And when we return from break, I’d like to focus on a little bit more about this talking about depressed mood and, you know, I wanna get the audience, I think this dire state we’re in, however, what you’re doing to change that. And, you know, I think we wanna get to the solution, the action items, what’s on the other side and what people like you are doing to making an impact on an organization?
So if you’re just tuning in, you’re listening to The Healthcare Leadership Experience Radio Show on HealthcareNow Radio. And I’m Lisa Miller, your host. Today, I’m joined with Dr. Jeanne Hurlbert from Hurlbert Consulting.
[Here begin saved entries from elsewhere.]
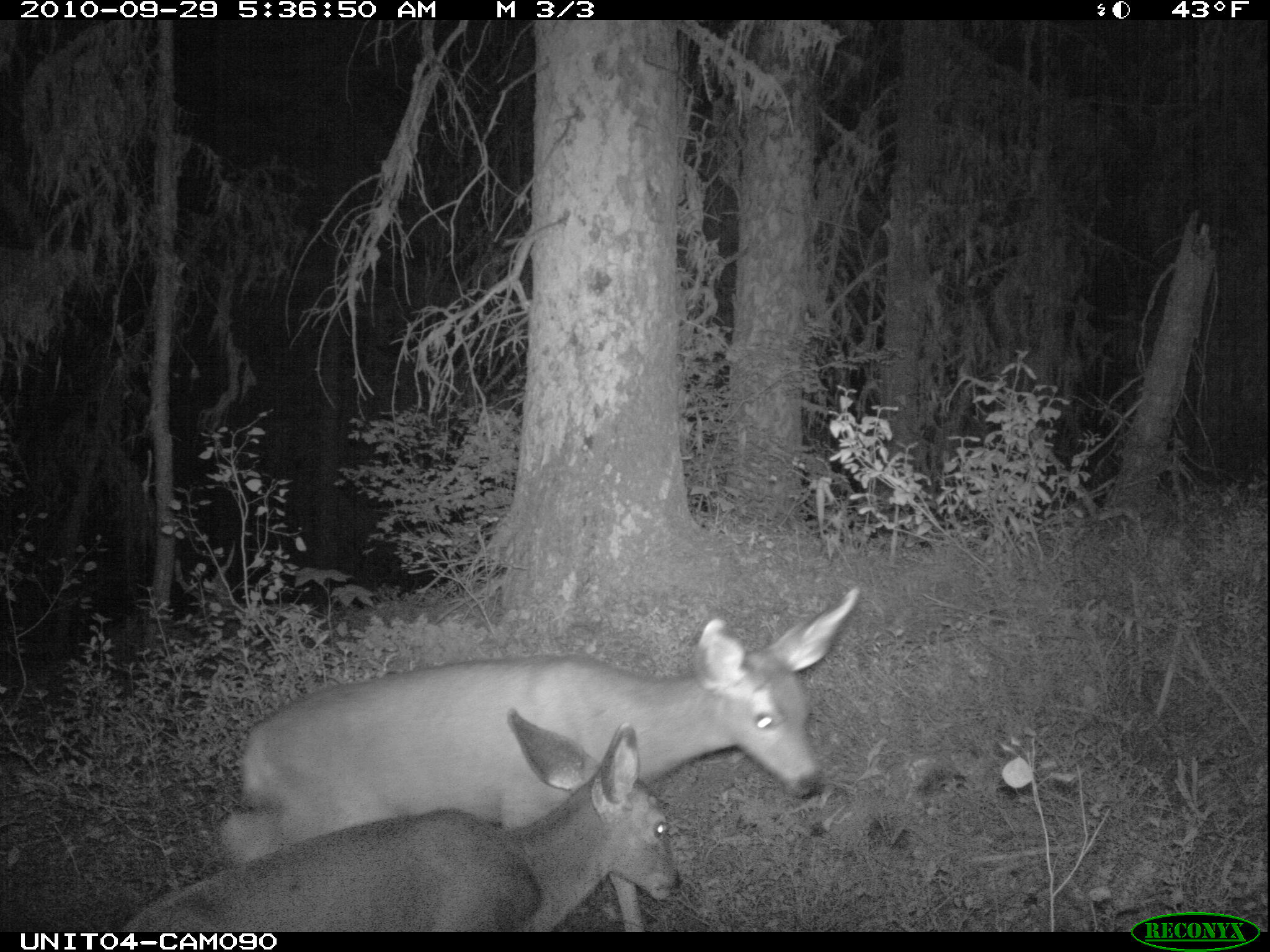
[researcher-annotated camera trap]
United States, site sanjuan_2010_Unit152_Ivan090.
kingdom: Animalia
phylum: Chordata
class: Mammalia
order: Artiodactyla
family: Cervidae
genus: Odocoileus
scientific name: Odocoileus hemionus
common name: mule deer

And we are talking about the impacts of COVID and her correlation with her work, with, uh, hurricane Katrina and what we can do now to really help employees and employers really pave the way to help in this crisis.
Lisa (13:42):
This show is sponsored by VIE Healthcare Consulting, the leading healthcare advisory and analytics firm, helping hospitals accelerate their cost savings and margin improvement goals since 1999. You can learn more about VIE Healthcare at viehealthcare.com.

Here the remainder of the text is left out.